- **THE EXERCISE**: Pick out each line of the records below that contains the word "column" and copy those lines.

- **RECORDS PROVIDED**:

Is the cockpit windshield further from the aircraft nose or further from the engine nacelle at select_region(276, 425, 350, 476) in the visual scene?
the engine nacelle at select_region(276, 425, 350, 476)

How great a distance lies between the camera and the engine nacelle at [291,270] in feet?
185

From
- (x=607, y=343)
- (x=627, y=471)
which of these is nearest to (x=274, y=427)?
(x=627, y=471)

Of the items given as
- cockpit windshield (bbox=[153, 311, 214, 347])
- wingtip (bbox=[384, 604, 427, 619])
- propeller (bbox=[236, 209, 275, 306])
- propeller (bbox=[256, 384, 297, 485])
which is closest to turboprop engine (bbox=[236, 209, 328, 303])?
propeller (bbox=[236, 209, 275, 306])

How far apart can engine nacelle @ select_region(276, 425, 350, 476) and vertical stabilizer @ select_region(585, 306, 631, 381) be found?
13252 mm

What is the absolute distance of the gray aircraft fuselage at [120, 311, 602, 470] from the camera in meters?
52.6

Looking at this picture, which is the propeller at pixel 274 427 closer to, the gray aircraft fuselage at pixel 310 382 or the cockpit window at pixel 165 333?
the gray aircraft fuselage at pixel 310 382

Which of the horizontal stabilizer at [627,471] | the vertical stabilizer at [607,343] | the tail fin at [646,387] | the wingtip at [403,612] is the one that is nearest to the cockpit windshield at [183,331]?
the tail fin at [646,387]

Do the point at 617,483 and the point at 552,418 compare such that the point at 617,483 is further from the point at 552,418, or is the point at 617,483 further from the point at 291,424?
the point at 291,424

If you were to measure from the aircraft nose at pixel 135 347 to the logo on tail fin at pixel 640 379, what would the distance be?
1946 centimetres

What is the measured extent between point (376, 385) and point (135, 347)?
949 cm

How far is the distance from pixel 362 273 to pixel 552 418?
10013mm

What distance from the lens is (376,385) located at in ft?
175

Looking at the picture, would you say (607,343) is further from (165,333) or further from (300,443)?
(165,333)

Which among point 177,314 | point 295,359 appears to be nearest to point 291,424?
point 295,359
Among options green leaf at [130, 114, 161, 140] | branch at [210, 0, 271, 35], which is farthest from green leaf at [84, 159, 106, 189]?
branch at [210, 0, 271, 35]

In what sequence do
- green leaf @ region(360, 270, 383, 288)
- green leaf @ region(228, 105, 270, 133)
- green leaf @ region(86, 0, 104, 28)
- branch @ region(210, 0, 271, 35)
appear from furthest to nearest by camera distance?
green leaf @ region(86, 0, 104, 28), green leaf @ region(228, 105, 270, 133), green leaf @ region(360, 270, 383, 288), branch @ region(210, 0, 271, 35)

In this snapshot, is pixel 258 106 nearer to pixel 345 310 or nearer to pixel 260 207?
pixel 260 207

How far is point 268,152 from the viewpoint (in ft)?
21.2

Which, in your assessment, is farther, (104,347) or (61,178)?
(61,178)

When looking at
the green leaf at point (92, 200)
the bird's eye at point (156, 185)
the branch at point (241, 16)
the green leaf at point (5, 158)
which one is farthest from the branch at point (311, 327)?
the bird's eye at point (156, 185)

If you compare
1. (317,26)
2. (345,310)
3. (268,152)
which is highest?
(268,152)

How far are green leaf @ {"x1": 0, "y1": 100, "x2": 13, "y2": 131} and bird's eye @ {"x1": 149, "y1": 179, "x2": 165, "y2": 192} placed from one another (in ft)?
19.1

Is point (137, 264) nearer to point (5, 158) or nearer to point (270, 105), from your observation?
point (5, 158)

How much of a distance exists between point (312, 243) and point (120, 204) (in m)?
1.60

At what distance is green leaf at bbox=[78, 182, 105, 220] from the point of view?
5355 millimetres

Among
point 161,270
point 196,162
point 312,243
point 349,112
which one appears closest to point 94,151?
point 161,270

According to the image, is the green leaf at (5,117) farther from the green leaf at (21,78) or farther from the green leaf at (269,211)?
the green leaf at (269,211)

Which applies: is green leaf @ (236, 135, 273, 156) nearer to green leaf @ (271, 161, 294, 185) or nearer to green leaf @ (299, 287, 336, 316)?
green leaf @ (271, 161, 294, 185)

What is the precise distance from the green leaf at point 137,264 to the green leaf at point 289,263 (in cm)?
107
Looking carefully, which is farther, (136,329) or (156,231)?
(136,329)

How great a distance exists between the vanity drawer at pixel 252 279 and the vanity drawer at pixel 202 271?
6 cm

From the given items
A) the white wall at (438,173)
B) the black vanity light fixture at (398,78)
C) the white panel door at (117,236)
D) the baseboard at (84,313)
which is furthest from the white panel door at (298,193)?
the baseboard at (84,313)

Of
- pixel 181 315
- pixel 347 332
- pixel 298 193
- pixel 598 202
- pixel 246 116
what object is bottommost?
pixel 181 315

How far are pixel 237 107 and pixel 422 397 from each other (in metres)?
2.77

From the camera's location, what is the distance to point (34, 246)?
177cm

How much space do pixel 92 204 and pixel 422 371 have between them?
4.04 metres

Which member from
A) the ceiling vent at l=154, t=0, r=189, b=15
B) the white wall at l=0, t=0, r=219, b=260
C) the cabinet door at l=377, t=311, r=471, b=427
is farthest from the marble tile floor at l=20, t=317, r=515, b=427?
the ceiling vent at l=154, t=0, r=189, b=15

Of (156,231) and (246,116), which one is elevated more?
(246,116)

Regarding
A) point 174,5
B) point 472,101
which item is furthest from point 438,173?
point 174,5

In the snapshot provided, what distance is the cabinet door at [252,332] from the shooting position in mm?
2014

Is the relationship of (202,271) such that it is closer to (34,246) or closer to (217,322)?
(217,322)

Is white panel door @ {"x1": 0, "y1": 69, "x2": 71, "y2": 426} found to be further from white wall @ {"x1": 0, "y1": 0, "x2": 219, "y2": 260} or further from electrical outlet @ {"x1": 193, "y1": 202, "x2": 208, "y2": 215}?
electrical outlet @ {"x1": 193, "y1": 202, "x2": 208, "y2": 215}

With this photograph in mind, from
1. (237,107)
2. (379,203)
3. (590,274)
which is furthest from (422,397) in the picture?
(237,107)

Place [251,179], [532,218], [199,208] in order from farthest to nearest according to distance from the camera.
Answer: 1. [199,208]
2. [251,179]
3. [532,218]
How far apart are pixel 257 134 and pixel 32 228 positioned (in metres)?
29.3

==

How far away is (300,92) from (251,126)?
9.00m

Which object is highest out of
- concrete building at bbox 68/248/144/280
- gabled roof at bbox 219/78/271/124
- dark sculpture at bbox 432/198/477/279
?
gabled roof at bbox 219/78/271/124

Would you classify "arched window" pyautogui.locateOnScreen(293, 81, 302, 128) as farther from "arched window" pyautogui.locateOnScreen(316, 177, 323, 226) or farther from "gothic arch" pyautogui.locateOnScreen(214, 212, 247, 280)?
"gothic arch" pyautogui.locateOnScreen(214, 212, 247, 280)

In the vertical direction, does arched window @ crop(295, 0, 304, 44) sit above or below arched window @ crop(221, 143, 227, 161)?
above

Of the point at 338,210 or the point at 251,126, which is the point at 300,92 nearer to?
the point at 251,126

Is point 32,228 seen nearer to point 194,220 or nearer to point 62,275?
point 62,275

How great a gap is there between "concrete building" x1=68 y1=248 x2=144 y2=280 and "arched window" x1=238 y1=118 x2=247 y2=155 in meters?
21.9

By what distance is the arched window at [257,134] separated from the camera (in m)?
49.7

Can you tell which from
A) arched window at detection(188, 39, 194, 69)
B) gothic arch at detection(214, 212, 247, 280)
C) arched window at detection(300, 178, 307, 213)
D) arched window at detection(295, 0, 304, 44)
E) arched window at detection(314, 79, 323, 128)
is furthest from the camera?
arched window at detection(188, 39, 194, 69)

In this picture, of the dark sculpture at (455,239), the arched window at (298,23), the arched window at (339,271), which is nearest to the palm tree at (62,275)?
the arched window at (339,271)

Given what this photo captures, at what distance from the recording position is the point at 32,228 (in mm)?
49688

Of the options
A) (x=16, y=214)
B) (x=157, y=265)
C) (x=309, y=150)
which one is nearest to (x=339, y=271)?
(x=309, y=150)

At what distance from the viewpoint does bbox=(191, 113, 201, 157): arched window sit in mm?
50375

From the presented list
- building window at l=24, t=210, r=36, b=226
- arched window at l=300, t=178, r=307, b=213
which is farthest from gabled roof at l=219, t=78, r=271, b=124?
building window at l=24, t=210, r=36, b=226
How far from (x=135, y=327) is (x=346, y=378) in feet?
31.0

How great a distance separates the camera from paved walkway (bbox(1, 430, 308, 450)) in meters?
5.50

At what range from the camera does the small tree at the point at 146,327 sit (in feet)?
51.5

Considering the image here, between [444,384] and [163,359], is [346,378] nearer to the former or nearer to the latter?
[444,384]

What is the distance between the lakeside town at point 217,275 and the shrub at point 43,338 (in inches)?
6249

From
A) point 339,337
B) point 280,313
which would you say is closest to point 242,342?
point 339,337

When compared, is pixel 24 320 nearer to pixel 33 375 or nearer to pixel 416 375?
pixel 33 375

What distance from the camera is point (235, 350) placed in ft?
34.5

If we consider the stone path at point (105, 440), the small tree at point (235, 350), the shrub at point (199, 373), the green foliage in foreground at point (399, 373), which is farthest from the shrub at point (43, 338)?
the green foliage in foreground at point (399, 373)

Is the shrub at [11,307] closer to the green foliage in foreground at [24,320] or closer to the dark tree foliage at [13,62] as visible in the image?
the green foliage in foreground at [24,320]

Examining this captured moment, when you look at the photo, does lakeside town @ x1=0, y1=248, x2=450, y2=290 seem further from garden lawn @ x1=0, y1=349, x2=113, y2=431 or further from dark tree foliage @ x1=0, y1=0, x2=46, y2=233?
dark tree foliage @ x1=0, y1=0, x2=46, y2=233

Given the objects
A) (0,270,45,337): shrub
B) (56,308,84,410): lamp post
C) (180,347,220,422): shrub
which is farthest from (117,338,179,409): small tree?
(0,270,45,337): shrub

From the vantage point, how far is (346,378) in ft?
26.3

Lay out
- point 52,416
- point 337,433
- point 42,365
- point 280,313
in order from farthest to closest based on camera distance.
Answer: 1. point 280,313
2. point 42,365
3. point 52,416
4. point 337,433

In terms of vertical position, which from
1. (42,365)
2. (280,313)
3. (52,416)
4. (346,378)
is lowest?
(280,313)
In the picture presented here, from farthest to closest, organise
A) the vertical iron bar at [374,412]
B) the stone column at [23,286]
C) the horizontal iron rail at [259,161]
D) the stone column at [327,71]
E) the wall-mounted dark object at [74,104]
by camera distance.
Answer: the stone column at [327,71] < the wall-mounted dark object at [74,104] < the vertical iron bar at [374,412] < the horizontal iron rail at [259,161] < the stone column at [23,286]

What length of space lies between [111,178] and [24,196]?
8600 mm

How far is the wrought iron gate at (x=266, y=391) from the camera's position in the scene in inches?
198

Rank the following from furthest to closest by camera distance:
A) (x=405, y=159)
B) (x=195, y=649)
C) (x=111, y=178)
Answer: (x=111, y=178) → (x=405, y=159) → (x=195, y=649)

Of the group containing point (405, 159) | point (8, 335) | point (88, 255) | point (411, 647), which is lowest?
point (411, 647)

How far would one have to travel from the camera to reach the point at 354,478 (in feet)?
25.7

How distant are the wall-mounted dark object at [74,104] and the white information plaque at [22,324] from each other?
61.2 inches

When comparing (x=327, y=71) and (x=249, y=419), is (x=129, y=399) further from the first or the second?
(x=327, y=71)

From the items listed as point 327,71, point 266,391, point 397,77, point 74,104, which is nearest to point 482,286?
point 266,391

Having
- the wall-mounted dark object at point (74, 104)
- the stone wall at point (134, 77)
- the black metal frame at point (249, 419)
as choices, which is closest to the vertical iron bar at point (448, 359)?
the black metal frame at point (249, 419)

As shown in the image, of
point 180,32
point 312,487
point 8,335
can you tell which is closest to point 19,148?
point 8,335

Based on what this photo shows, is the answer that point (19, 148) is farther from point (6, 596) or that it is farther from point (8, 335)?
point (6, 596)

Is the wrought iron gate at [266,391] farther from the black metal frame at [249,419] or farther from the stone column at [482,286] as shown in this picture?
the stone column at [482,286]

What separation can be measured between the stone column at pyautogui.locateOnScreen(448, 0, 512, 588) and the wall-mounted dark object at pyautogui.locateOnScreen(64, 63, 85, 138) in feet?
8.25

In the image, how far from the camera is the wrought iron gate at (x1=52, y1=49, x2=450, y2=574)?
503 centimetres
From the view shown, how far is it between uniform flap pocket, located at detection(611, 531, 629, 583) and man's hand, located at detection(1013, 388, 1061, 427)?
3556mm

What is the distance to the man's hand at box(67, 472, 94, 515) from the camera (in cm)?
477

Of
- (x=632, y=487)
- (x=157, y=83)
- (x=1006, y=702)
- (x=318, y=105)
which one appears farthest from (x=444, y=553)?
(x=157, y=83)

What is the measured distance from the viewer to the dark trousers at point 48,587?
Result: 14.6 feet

* * *

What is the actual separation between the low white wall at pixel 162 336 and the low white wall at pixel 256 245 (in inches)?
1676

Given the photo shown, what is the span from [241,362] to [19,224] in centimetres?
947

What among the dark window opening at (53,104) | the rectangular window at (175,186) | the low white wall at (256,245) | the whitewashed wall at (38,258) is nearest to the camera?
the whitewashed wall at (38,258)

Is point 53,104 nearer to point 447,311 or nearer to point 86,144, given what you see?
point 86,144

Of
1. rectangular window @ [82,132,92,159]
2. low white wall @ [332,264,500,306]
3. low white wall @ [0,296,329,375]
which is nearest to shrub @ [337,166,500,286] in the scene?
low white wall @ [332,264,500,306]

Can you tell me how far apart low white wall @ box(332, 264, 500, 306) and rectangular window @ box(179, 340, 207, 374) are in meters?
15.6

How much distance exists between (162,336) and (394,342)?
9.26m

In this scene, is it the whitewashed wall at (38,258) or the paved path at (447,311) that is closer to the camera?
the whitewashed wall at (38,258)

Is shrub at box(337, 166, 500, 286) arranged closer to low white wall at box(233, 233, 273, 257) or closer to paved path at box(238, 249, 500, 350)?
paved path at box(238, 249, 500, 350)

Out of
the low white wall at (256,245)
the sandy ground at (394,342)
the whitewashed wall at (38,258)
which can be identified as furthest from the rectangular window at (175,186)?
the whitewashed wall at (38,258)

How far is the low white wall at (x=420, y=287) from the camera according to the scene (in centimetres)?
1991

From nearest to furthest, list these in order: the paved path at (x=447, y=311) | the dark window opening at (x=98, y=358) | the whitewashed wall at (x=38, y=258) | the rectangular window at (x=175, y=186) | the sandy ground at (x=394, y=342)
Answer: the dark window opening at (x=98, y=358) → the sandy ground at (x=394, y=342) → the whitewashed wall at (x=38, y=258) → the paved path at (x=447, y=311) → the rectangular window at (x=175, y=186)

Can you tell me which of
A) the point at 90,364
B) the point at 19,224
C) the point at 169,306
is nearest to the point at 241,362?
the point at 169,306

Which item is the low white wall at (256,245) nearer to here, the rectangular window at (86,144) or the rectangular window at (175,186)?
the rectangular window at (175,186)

- **THE OUTPUT**:
B) the stone column at [23,286]
D) the stone column at [327,71]
Answer: the stone column at [327,71] < the wall-mounted dark object at [74,104] < the vertical iron bar at [374,412] < the horizontal iron rail at [259,161] < the stone column at [23,286]
Is the wrought iron gate at [266,391] farther from the black metal frame at [249,419] or farther from the stone column at [482,286] as shown in this picture?
the stone column at [482,286]
What separation can be measured between the stone column at pyautogui.locateOnScreen(448, 0, 512, 588) and the wall-mounted dark object at pyautogui.locateOnScreen(64, 63, 85, 138) in feet?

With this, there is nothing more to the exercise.